What is a bit of a mixed message is how they have not come up with an equivalent of the "smash captain" or why the new rules favor dakka centurions or some old models over new: Storm-bolter, Storm-shield, deathwatch veterans for instance.

Well, I have many thousand points of "old marines" so i am a bit vested in them (About a chapter's worth).
Been around since 2nd edition so have the tiny terminators still around somewhere.
It is a source of apprehension to see what is about $2000 of models become obsolete.
I would be lying if I did not express some relief to see the new SM codex did not drop anything much.

Scale creep has alway been a factor with GW, some fantasy battle folk could say their old Orks compared to the new ones look like Grots.
Since there was a fair bit of interest in "true-scale marines" out there it only seems logical based on the fluff and interest GW would address it.

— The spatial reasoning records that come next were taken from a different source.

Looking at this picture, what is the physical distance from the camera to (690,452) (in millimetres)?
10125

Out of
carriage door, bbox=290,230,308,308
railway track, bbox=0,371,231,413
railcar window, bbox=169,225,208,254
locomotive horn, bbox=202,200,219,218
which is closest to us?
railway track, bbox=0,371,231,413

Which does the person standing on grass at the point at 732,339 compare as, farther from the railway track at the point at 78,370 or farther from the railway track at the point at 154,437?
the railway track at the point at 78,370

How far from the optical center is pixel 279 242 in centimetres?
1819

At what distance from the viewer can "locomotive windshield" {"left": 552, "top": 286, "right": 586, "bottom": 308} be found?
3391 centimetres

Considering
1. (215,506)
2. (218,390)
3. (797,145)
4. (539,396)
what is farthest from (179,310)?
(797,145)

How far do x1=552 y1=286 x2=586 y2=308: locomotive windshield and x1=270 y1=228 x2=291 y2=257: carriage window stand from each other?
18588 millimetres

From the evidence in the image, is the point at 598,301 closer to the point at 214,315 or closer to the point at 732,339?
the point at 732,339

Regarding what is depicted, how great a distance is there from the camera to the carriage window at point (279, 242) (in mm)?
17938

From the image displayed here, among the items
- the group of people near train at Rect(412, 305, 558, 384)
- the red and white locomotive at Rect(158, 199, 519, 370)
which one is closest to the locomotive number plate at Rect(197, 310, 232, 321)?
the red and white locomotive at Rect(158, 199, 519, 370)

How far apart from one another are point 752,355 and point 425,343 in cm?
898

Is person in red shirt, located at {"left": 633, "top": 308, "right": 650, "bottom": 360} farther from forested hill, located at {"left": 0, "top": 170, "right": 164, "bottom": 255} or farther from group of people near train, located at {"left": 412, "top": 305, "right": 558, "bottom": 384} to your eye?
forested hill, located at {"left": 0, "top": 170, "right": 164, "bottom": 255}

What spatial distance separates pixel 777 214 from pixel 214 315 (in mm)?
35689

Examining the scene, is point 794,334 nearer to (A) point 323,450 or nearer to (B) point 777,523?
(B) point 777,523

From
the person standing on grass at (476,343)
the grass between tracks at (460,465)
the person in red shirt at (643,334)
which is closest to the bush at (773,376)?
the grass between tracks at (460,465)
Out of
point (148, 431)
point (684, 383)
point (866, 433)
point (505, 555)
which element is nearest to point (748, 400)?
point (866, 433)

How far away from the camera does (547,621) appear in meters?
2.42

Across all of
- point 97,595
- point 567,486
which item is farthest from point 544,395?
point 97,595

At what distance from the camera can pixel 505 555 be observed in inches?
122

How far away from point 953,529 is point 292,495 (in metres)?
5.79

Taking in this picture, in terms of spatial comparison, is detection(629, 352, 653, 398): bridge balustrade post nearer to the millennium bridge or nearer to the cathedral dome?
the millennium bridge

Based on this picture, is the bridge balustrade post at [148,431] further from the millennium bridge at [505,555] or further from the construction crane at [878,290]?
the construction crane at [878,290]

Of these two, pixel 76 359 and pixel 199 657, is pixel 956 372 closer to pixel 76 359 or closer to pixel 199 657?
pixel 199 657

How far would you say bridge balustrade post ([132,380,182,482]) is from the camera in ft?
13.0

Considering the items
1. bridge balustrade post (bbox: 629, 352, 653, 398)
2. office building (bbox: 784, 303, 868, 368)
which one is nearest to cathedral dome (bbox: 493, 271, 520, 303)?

My Black Templar is all old marines and I exclusively use metal scouts because of scale.
The newer plastic scouts are huge in comparison, I only use them with the Primaris army and I fully expect them to phase-out at some point.

I expect due to efficiencies both for GW and the Imperium that producing two different scales of wargear would be frowned upon and old marines will be told to "upgrade" or they should "volunteer" for Deathwatch where attrition due to locking horns with Orks is rather high.

Just looking at the pictures in the new codex, they grudgingly include old marines only spots where Primarus has no equivalent so you can see the writing on the wall.

A revolution is an idea which has found its bayonets.
Napoleon Bonaparte 
   
Made in ca
Commander of the Mysterious 2nd Legion





 =Angel= wrote:
For me the tragedy is what could have been.

They have a Horus Heresy book series- they could have done a ton of foreshadowing of the geneseed being sequestered, legion recruits sent to mars and never returning, fething characters whose story abruptly ends on a ship with the techpriests.

They could have alluded to someone other than Fabulous Bill continuing Corax' research into the Raptor project.

They could have had Fist/Ultra relations strained when the Fists are fighting on Mars only to discover Ultramarine vox traffic- and several guardian companies defending the entrance to a massive vault, not participating in any of the Solar conflict.

Hinting or foreshadowing any of this would have made it feel like something planned rather than pulled from powerarmour wasteport.

In addition we could have had OG Heresy characters continuing their stories in 40k, meeting modern counterparts, remembering the Primarchs.


except that... THE PRIMARIS PROJECT DIDN'T LAUNCH UNTIL AFTER THE HERESY.

If we ever get a book series about the second founding etc. we can expect to see them lay hints. but the primaris project was not launched until after the battle of terra.